Sister surrogate: Woman’s twin sister volunteers to carry her baby

Published: Nov. 7, 2019 at 10:32 AM CST
Email This Link
Share on Pinterest
Share on LinkedIn

SEATTLE, Wash. (Ivanhoe Newswire) -- Kaila Jorgensen had just gotten engaged when she was diagnosed with breast cancer. Her outlook for having a baby got worse when doctors found out how advanced her cancer was.

That’s when Jorgensen’s twin sister, Danielle, volunteered to have the baby and make Jorgensen’s dream come true.

Kaila and Aaron Jorgensen still can’t get enough of two-month-old Finn. And they’re still in awe of the gift Jorgensen’s twin, Danielle Rants, gave them.

“She gave us something that we didn’t know if we could ever have, that we have wanted more than anything in the world,” Jorgensen said.

When she was diagnosed with breast cancer in 2016, Jorgensen started the egg retrieval process, so she could have a baby when chemo ended.

“About two weeks into that process, we found out it was stage four. So, we had to stop all hormone treatments, stop everything, and get going in chemo as fast as possible,” Jorgensen said.

“Something about being a twin and growing up together and always being by each other’s side," said Rants. "It just felt like it was what I needed to do, and they really wanted a baby in their lives. And I could do it for them, and it was a no-brainer.”
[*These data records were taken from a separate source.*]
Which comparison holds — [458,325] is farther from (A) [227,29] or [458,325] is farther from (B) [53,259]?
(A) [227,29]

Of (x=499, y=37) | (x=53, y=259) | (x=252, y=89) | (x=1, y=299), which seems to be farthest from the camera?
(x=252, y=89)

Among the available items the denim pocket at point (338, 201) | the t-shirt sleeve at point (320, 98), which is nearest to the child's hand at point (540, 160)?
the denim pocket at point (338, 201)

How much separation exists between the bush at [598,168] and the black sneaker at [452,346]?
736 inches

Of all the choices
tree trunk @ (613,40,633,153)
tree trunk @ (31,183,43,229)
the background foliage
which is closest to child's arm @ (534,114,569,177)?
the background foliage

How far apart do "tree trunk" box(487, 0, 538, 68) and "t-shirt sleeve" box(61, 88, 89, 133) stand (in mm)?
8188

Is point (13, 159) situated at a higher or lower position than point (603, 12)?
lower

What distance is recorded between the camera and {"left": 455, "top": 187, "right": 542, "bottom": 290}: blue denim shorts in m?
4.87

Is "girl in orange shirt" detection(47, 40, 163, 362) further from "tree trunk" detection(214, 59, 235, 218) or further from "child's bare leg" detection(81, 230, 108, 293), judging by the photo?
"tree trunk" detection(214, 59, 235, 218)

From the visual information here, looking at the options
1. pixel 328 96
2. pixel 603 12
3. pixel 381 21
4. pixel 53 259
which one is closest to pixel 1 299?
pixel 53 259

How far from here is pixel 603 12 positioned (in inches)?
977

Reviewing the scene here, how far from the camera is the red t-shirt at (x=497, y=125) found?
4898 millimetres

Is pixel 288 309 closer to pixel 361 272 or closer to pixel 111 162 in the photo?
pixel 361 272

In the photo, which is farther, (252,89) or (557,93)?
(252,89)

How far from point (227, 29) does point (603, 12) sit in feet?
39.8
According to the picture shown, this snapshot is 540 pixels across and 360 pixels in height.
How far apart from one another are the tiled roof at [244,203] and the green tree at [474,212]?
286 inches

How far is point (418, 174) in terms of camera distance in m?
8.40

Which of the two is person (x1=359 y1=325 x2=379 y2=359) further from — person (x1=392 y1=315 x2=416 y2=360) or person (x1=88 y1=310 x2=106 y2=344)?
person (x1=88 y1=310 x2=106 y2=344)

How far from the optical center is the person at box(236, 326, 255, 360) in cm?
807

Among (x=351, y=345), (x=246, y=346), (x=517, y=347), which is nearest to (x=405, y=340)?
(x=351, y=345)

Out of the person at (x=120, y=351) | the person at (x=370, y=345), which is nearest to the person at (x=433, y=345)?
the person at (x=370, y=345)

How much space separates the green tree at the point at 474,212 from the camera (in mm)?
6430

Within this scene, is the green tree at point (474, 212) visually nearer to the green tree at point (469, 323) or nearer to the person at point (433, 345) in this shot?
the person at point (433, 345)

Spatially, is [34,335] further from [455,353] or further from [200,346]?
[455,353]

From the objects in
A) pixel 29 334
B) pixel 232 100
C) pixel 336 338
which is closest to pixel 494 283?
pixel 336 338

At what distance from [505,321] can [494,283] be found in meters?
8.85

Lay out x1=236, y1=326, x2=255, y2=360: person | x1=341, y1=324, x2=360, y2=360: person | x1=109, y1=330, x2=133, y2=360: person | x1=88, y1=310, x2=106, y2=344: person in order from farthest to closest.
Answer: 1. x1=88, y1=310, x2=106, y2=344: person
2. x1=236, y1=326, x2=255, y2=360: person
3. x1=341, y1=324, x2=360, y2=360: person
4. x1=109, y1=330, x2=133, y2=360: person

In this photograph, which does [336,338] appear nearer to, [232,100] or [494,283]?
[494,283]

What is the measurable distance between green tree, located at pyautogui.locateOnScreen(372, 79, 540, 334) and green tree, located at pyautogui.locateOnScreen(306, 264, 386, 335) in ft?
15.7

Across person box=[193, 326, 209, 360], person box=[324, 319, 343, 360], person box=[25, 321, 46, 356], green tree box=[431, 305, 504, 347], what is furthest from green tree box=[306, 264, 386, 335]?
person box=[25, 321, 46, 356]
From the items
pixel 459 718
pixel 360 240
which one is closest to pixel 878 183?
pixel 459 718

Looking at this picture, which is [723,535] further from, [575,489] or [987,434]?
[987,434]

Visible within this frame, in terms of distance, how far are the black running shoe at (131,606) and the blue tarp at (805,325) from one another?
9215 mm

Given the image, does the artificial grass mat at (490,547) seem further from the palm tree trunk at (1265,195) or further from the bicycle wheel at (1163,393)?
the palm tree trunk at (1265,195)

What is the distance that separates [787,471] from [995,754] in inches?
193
Because Jorgensen is BRCA positive, increasing her risk of more cancer, Jorgensen’s egg was fertilized with Jorgensen’s sperm in utero. She had the baby in June and named him Finn Daniel in honor of her.

“There’s nothing that we can ever say or do to show her how much this means to us, and we try every day. But I can tell by the way that she looks at him and by the way that she sees us all together that she thought it was worth it,” Jorgensen said.

Washington state, where the family lives, recently changed its surrogacy laws, so Jorgensen is listed as Finn’s birth mother on his birth certificate.

Rants says she would encourage surrogacy for others if they are sure they want to do it. Otherwise, counseling and talking to others who’ve done it could help make the decision either way.